- **EXCERPTED TEXT**:
— start —

ERIC: I hate to be so rude, but dying is one of the best things you can do to get into the Hall. It creates narrative. Halladay barely squeaked over 200 wins. His numbers are less impressive than Curt Schilling’s. But between the playoff no-no and his untimely death, the righty has extra mojo. Meanwhile, Mariners’ partisans and fans of great batsman everywhere will get their wish this year. We’re writing this about week before the announcement goes out, but Edgar has converted a net 17 no-voters from last year into yes-voters. Last year, he missed election by just 20 votes. So the magic number is around +3 at this point. It may be less. Tibbs is estimating 412 ballots will be cast in 2019, but in 2018 the count was 422. Martinez may have already sealed the deal, provided he doesn’t lose any support. I predict he’ll end up at 85% by combining the herding effect with the last-year-on-the-ballot-effect.

Now I will dazzle our audience with my peerless perspicacity. For my next prediction: Mike Mussina will get into the Hall of Fame this year…or next!

edgar martinez, 2014MILLER: Before I wholeheartedly agree with your gutsy Mussina call, lemme go back to Halladay and Martinez for a moment.

I think old school ballot hiding/hiders (perhaps because they have no publishing outlets) will drop Edgar below 85%. I’d wager a well-crafted non-alcoholic cocktail in it.

As for Halladay, I don’t disagree with any of your points. However, I do believe writers are getting a shade better too. Sure, they have to hide their support of Halladay in complete games and toughness, but I think they’re moving in the right direction. I’ve been saying this for years, and it seems that the results support my take. Voters have coalesced around Chipper Jones, Jim Thome, Vladimir Guerrero, Trevor Hoffman, Jeff Bagwell, Tim Raines, Ivan Rodriguez, Ken Griffey, Mike Piazza, Randy Johnson, Pedro Martinez, John Smoltz, Craig Biggio, Greg Maddux, Tom Glavine, and Frank Thomas in the last five years. Of the top-15 vote-getters in 2014, all are in, going this year or next, or are Bonds, Clemens, or Schilling (who may go next year anyway. This is all to say that while many electors are awful, the electorate is generally competent and improving, if glacially. It’s likely that Halladay’s death is playing a role. It’s likely the October no-no matters too much. It’s likely the complete games matter too much. But I also think the greatness is appreciated more than it would have been even five years ago.

mike mussina, 2014As for Mussina, I feel like you’re putting me to the test now. We’re making predictions in this post, and you, essentially, didn’t make one. Of course, as the more arrogant among us, this should fall to me. Mike Mussina will be elected this year. Anthony Calamis wrote it better than I could, so I refer you there. I also refer you to my occasional optimism and my general belief that the electorate is improving.

So we agree on Rivera, Halladay, and Edgar, essentially. What’s your call on Mussina. Do it, Eric! Do it! Commit!

— end —

- **TASKS FOR THIS EXERCISE**:
a - Answer these questions using the Hall of Fame discussion:
(i) By how many votes did Edgar miss election last year?
(ii) What does Miller wager that Edgar will drop below 85%?
(iii) Whose writing on Mussina does Miller refer readers to?
b - Quote the Hall of Fame discussion from "Now I will dazzle" to "cocktail in it.".

- **DATASET EXCERPTS**:
— start —

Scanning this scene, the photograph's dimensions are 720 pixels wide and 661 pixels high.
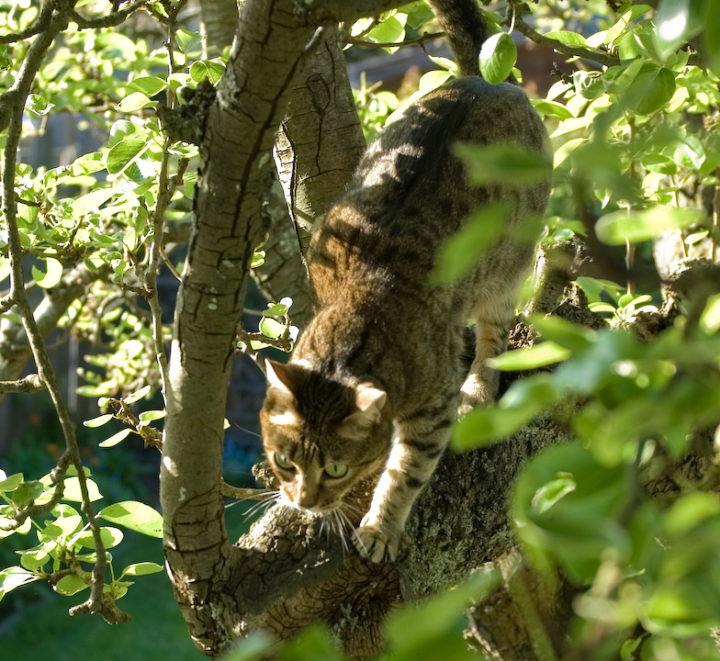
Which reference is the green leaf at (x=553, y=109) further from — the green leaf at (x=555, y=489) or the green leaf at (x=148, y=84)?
the green leaf at (x=555, y=489)

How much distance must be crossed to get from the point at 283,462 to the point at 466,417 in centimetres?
157

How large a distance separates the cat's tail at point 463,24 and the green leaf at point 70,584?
5.99ft

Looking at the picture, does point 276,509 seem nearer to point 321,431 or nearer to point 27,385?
point 321,431

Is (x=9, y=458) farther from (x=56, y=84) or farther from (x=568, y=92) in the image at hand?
(x=568, y=92)

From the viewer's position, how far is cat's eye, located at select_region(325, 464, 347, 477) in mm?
1927

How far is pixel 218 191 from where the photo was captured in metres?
1.14

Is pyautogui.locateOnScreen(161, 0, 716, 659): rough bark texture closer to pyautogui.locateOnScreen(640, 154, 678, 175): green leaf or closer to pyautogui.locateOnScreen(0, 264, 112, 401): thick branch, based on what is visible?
pyautogui.locateOnScreen(640, 154, 678, 175): green leaf

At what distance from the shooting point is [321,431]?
1905mm

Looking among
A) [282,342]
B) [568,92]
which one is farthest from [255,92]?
[568,92]

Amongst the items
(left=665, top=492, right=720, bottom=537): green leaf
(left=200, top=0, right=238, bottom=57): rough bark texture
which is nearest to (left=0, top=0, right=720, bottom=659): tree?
(left=665, top=492, right=720, bottom=537): green leaf

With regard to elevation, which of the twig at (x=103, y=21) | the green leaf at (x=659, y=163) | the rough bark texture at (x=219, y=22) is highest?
the twig at (x=103, y=21)

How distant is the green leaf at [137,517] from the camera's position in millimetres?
1488

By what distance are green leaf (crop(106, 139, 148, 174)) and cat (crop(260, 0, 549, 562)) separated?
0.61 m

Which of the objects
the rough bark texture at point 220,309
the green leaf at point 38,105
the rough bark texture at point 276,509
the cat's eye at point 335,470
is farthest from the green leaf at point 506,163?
the green leaf at point 38,105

— end —

- **RESPONSES IN ORDER**:
a -
(i) 20 votes
(ii) A well-crafted non-alcoholic cocktail
(iii) Anthony Calamis

b -
Now I will dazzle our audience with my peerless perspicacity. For my next prediction: Mike Mussina will get into the Hall of Fame this year…or next!

edgar martinez, 2014MILLER: Before I wholeheartedly agree with your gutsy Mussina call, lemme go back to Halladay and Martinez for a moment.

I think old school ballot hiding/hiders (perhaps because they have no publishing outlets) will drop Edgar below 85%. I’d wager a well-crafted non-alcoholic cocktail in it.